No es la primera vez que me asomo al tema tremendo de la delincuencia y sus consecuencias dañinas para la sociedad. No es tampoco la primera vez que me sorprende el morbo mediático que de esto deriva, que no es otra que la explotación por parte de los medios, generalmente electrónicos, de los hechos de sangre aprovechando el bajo nivel educativo e intelectual de nuestro pueblo, en aras de tenerlos enchufados a un canal u onda herziana mientras los hacen ver y oír chucherías publicitarias.

A esos medios, en el afán de lucro, no les importa el daño en imagen que le pueden generar a una localidad o a una entidad.

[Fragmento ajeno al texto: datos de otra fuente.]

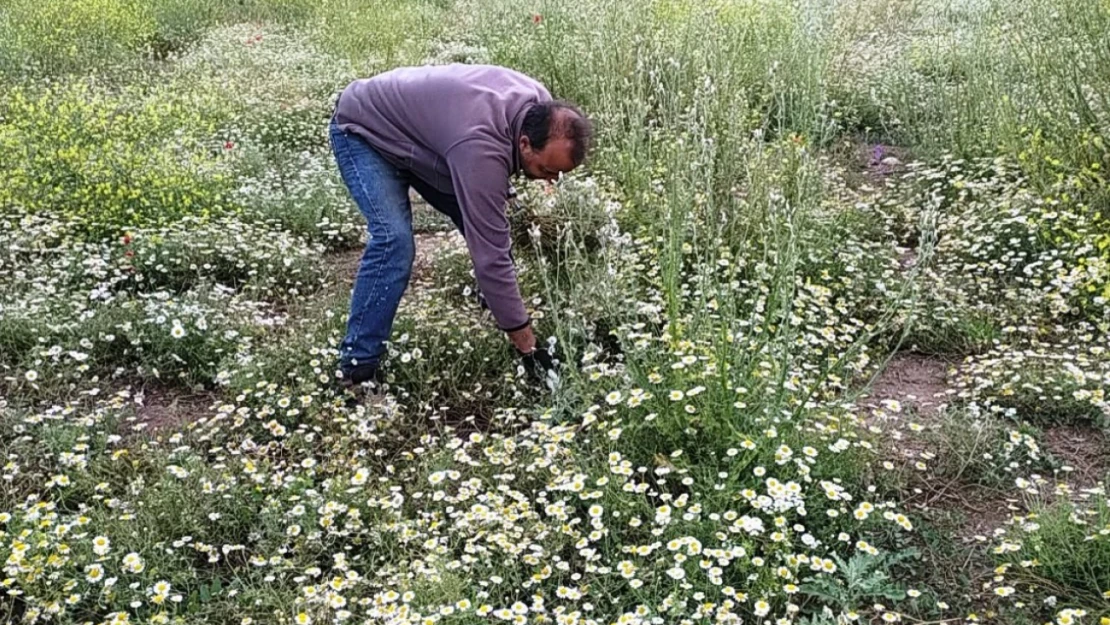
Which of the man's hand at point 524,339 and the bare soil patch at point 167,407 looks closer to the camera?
the man's hand at point 524,339

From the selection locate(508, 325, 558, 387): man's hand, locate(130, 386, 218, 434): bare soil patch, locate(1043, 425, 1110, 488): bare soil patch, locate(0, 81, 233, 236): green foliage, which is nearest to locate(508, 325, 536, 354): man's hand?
locate(508, 325, 558, 387): man's hand

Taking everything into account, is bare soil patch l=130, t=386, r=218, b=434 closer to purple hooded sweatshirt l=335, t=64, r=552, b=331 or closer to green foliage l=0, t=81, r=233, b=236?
purple hooded sweatshirt l=335, t=64, r=552, b=331

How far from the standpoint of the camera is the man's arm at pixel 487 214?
3.38 m

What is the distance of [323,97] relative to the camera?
7922 mm

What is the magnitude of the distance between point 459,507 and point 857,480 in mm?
1326

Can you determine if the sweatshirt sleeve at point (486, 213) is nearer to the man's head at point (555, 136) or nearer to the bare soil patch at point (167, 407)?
the man's head at point (555, 136)

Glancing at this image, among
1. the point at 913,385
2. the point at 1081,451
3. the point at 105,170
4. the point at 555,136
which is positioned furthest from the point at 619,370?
the point at 105,170

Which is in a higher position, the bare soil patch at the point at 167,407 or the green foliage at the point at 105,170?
the green foliage at the point at 105,170

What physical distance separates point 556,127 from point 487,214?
39 cm

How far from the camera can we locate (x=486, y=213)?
3.41 metres

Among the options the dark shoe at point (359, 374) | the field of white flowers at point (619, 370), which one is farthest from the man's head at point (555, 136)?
the dark shoe at point (359, 374)

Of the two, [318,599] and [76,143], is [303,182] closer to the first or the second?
[76,143]

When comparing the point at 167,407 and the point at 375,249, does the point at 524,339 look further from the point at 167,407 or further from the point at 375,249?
the point at 167,407

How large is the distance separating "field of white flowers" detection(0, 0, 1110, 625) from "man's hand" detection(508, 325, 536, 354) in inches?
8.7
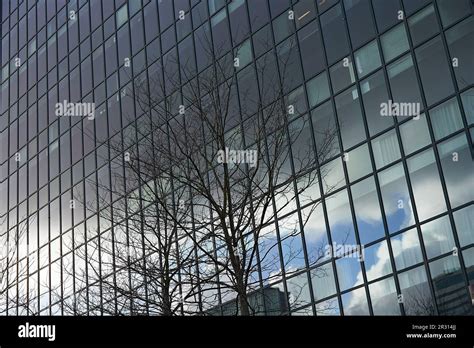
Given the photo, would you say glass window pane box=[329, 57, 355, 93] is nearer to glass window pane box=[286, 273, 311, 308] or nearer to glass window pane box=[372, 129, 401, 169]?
glass window pane box=[372, 129, 401, 169]

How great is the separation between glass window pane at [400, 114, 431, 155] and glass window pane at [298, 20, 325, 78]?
4313 millimetres

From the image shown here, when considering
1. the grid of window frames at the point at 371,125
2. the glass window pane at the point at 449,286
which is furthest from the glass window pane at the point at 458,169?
the glass window pane at the point at 449,286

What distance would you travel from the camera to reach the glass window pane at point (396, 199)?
22.5 metres

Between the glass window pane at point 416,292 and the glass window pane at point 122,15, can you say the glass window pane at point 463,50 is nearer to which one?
the glass window pane at point 416,292

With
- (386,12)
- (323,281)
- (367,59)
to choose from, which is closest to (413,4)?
(386,12)

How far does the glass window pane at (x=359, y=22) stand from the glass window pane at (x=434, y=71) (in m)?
2.21

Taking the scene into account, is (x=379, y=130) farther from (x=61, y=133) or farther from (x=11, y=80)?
(x=11, y=80)

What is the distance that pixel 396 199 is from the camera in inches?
899

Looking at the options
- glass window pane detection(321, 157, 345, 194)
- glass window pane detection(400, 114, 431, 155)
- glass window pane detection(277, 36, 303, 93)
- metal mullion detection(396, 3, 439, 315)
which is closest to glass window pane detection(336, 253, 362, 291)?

Así, en México padecimos las consecuencias del amarillismo institucional con que la Organización Mundial de la Salud manejó el caso de la influenza humana, sin medir el impacto que esto causó el turismo mundial -en año de crisis orbis-, generando el despido de 87 mil empleados -40 mil tan sólo en Cancún-, por la boca fácil de la secretaria general de ese organismo -que hizo más daño que la influenza misma-, quien señaló que en México había pandemia de esa cosa y no era – ni fue- para tanto.

Igual, con esa boca fácil, el gobierno federal perjudicó a la entidad con aquella publicidad que desplegó buscando desprestigiar el alzamiento indígena, y costó mucho trabajo cambiar la visión de Chiapas en el ámbito turístico y empresarial de las Europas y EU, para que las agencias recomendaran venir a la entidad.

Así que por ese excesivo morbo amarillista en los medios algunas instituciones optan por dar la información de que se trate, hasta que tenga todos los datos precisos. Saben que no tiene caso censurarlo o dilatarlos demasiado, pues ya hemos visto lo que genera la especulación popular que inventa lo que no es, o las llamadas redes sociales con sus cientos o miles de portadores de la verdad, algunos de ellos con el afán de descargar sus resentimientos políticos más recalcitrantes, sin medir el daño social, que en verdad generan con sus versiones más incendiarias que verídicas.

Ese asunto casi enfermo lo volvimos a vivir con Ayotzinapa; mientras el mundo acusa al gobierno mexicano, en el interior sabemos que nada que ver el gobierno de Peña –al que ya le quieren hasta implicar al ejército. El origen fue la determinación local de un PRD corrupto, que ampara a delincuentes como candidatos, y cuyos sicarios generan más disturbios y problemas de vandalismo que los ladrones mismos, además de que –como antes Tamaulipas, Veracruz, Tabasco- repercute nuevamente en los índices de imagen de la administración pública federal.

Los medios le dieron mucha vibra a esos muertos, y ahora ya no es tan fácil aceptar que no están vivos.